From mboxrd@z Thu Jan  1 00:00:00 1970
Received: from flinx.npwt.net (eric@flinx.npwt.net [208.236.161.237])
	by kvack.org (8.8.7/8.8.7) with ESMTP id LAA15849
	for <linux-mm@kvack.org>; Wed, 27 May 1998 11:32:02 -0400
Subject: Re: Q: Swap Locking Reinstatement
References: <m1somf2arx.fsf@flinx.npwt.net>
	<199805192246.XAA03125@dax.dcs.ed.ac.uk>
From: ebiederm+eric@npwt.net (Eric W. Biederman)
Date: 27 May 1998 10:15:19 -0500
In-Reply-To: "Stephen C. Tweedie"'s message of Tue, 19 May 1998 23:46:01 +0100
Message-ID: <m13edv21a0.fsf@flinx.npwt.net>
Sender: owner-linux-mm@kvack.org
To: "Stephen C. Tweedie" <sct@dcs.ed.ac.uk>
Cc: linux-mm@kvack.org
List-ID: <linux-mm.kvack.org>

>>>>> "ST" == Stephen C Tweedie <sct@dcs.ed.ac.uk> writes:

ST> Hi,
ST> On 12 May 1998 20:57:05 -0500, ebiederm+eric@npwt.net (Eric
ST> W. Biederman) said:

>> Recently the swap lockmap has been readded.
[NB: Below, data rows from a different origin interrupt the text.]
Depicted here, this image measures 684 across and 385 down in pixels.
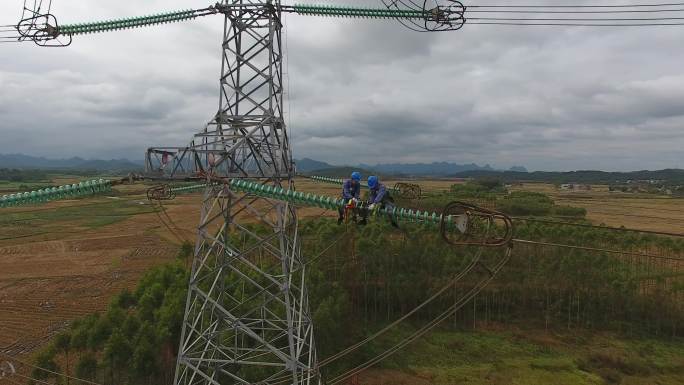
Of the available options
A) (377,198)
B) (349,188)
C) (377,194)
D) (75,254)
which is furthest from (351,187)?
(75,254)

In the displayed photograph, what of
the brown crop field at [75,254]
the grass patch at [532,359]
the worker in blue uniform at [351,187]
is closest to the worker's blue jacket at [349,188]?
the worker in blue uniform at [351,187]

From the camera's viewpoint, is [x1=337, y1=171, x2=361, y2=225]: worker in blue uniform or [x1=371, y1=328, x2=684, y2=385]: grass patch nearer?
[x1=337, y1=171, x2=361, y2=225]: worker in blue uniform

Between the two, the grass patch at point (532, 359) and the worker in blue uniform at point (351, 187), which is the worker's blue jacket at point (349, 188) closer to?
the worker in blue uniform at point (351, 187)

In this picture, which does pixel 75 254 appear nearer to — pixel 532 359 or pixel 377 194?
pixel 532 359

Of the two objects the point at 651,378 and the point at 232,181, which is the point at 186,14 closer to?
the point at 232,181

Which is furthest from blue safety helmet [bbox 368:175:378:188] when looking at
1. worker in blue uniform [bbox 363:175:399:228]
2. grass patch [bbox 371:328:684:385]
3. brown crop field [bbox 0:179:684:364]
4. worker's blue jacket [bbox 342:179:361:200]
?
grass patch [bbox 371:328:684:385]

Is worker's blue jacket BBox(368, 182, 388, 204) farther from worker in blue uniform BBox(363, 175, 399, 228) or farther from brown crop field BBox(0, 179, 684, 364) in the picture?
brown crop field BBox(0, 179, 684, 364)

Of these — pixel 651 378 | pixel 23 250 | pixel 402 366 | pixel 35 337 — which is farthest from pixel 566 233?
pixel 23 250

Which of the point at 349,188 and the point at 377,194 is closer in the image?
the point at 377,194
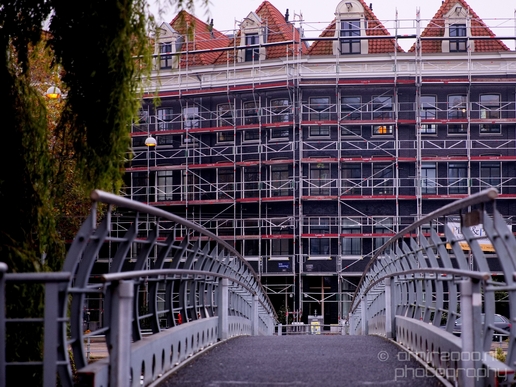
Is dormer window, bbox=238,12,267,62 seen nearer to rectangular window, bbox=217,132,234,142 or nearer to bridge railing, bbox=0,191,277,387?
rectangular window, bbox=217,132,234,142

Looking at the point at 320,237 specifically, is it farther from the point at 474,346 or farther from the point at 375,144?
the point at 474,346

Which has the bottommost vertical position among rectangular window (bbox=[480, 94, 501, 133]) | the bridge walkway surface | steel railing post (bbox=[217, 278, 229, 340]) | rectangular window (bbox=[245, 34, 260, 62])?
the bridge walkway surface

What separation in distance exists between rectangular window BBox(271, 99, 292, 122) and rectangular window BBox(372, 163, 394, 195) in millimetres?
4643

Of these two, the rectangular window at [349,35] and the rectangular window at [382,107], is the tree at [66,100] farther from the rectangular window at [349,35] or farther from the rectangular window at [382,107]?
the rectangular window at [349,35]

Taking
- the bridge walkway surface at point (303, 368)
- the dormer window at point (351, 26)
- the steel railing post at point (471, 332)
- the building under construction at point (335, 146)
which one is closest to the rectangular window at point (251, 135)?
the building under construction at point (335, 146)

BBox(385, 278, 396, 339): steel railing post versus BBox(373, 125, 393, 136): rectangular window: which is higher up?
BBox(373, 125, 393, 136): rectangular window

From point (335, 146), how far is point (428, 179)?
4.38 metres

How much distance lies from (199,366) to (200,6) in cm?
302

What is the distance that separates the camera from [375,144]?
4278 centimetres

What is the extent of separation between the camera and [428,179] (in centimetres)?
4209

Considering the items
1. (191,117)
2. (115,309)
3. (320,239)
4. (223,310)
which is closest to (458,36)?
(320,239)

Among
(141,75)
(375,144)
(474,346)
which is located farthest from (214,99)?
(474,346)

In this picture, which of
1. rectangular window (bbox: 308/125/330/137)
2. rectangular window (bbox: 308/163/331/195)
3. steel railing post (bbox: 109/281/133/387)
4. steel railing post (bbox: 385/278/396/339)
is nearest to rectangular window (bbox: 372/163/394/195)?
rectangular window (bbox: 308/163/331/195)

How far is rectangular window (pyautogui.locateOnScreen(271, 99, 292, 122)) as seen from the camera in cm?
4350
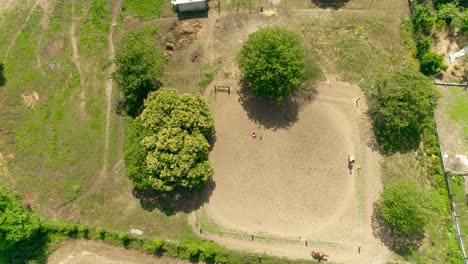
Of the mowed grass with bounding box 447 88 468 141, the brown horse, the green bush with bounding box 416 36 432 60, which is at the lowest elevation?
the brown horse

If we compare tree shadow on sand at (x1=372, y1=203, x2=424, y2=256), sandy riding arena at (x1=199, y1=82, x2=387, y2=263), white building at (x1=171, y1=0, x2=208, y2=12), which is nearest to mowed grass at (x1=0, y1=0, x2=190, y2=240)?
sandy riding arena at (x1=199, y1=82, x2=387, y2=263)

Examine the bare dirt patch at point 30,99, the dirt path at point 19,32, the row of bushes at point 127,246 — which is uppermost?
the dirt path at point 19,32

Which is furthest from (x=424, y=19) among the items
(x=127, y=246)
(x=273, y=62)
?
(x=127, y=246)

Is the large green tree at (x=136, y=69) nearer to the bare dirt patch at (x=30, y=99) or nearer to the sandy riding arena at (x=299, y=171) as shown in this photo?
the sandy riding arena at (x=299, y=171)

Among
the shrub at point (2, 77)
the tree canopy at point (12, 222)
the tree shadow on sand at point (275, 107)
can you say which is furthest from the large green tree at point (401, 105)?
the shrub at point (2, 77)

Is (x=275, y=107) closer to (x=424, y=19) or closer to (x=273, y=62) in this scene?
(x=273, y=62)

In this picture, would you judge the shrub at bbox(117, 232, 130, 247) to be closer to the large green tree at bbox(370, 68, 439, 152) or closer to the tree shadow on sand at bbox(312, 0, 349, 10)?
the large green tree at bbox(370, 68, 439, 152)
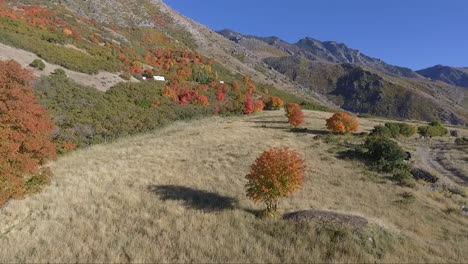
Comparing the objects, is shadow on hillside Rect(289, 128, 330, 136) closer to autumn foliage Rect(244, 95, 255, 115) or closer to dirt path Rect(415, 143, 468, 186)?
dirt path Rect(415, 143, 468, 186)

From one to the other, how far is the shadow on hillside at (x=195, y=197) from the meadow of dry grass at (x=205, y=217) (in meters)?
0.06

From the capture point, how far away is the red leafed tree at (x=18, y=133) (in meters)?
22.0

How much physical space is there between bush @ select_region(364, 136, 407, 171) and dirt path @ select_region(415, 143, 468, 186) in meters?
1.92

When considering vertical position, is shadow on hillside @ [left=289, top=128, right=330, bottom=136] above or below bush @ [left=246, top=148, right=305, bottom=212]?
below

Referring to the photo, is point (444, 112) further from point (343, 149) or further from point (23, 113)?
point (23, 113)

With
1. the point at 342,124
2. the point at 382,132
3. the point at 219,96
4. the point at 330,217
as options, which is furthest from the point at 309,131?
the point at 219,96

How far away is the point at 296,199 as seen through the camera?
80.9ft

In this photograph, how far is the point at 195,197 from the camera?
24.3 meters

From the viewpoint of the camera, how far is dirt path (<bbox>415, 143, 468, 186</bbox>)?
105ft

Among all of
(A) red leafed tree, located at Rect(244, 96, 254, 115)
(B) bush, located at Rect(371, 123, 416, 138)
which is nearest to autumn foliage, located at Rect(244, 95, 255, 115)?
(A) red leafed tree, located at Rect(244, 96, 254, 115)

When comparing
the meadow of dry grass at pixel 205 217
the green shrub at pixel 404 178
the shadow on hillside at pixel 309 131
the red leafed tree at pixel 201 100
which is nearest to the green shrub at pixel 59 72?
the meadow of dry grass at pixel 205 217

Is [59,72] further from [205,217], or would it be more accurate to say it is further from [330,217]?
[330,217]

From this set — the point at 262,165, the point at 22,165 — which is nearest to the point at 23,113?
the point at 22,165

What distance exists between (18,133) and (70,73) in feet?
123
>> Was that just as a low cost sanity check, to use especially while
>> there were bugs in some of the low level disk drivers?
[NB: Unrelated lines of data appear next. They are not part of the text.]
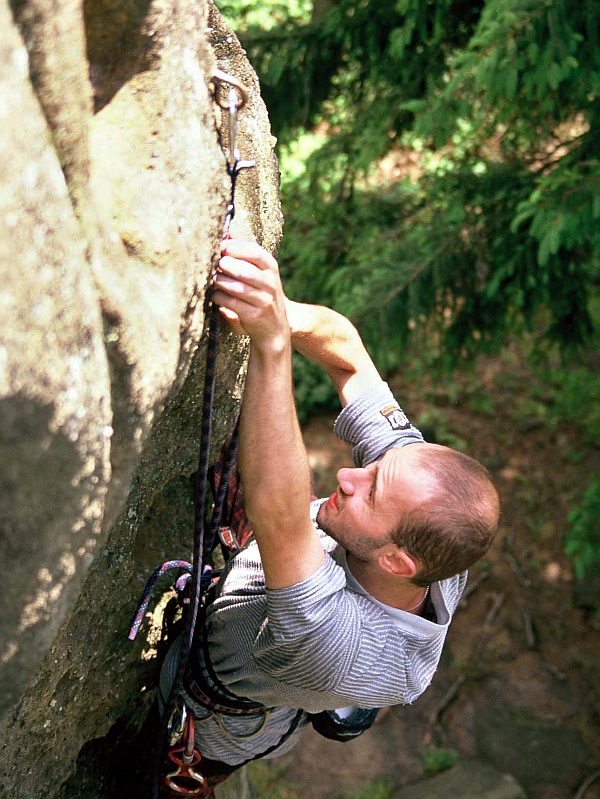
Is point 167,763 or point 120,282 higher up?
point 120,282

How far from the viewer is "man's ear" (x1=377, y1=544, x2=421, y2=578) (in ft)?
6.79

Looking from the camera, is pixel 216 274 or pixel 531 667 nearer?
pixel 216 274

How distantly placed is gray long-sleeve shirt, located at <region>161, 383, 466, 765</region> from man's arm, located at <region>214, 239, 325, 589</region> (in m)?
0.12

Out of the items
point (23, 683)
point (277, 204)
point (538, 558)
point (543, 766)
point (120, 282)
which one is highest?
point (120, 282)

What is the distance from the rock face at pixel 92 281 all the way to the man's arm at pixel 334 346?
0.23 metres

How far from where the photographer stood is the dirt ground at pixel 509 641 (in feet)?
19.4

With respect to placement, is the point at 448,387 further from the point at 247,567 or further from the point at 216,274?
the point at 216,274

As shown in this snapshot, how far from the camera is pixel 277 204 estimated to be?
90.3 inches

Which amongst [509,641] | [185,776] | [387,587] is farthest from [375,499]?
[509,641]

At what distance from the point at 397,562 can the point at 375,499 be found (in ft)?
0.54

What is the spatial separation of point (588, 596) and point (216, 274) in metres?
5.71

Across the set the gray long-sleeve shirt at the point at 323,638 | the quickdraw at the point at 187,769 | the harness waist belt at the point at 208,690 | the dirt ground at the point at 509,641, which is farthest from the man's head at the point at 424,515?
the dirt ground at the point at 509,641

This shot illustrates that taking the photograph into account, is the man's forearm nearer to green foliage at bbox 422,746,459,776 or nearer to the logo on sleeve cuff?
the logo on sleeve cuff

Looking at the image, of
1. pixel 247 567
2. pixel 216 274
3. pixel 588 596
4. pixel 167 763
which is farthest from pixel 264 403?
pixel 588 596
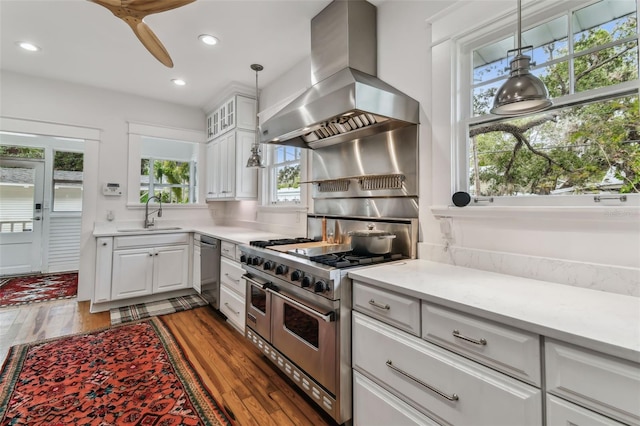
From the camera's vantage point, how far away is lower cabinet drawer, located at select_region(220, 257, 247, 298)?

>> Was there something that really needs the swap lockmap?

ST> Yes, there was a bug.  The problem occurs when:

ST> 	page X is owned by process A
ST> 	process B tries to swap out page X from A's address space
ST> 	process A exits or execs
ST> 	process B's swap IO completes.

ST> The IO completion is an interrupt (we perform async swaps where
ST> possible).  Now, if we dereference the swap entry belonging to page X
ST> at IO completion time, then the entry is protected against reuse while
ST> the IO is in flight.  However, that requires making the entire swap map
ST> interrupt safe.  It is much more efficient to keep the lock map separate
ST> and to use atomic bitops on it to allow us to do the IO completion
ST> unlock in an interrupt-safe manner.

ST> A similar race occurs when

ST> 	process B tries to swap out page X from A's address space
ST> 	process A tries to swap it back in
ST> 	process B's swap IO completes.

ST> Now process A may, or may not, get the right data from disk depending on
ST> the (undefined) ordering of the IOs submitted by A and B.

Here is how I'm going to code it.

I'm going to modify swap_out to never remove a page from the page
cache until I/O is complete on it.  This should only affect
asynchrounous pages.

I'm going to modify shrink_mmap and friends so that when they remove
a swapper page from the page cache they will decrement the swap use
count, of the page. (Via a new generic inode function).

This should both remove the need for the swap lock map, and increase
performance on the second race condition you mentioned (because it
doesn't have to read the page back in).

Hopefully when we get reverse pte maps working we can remove the swap
use counts as well, and only worry if a swap page is in use.

Eric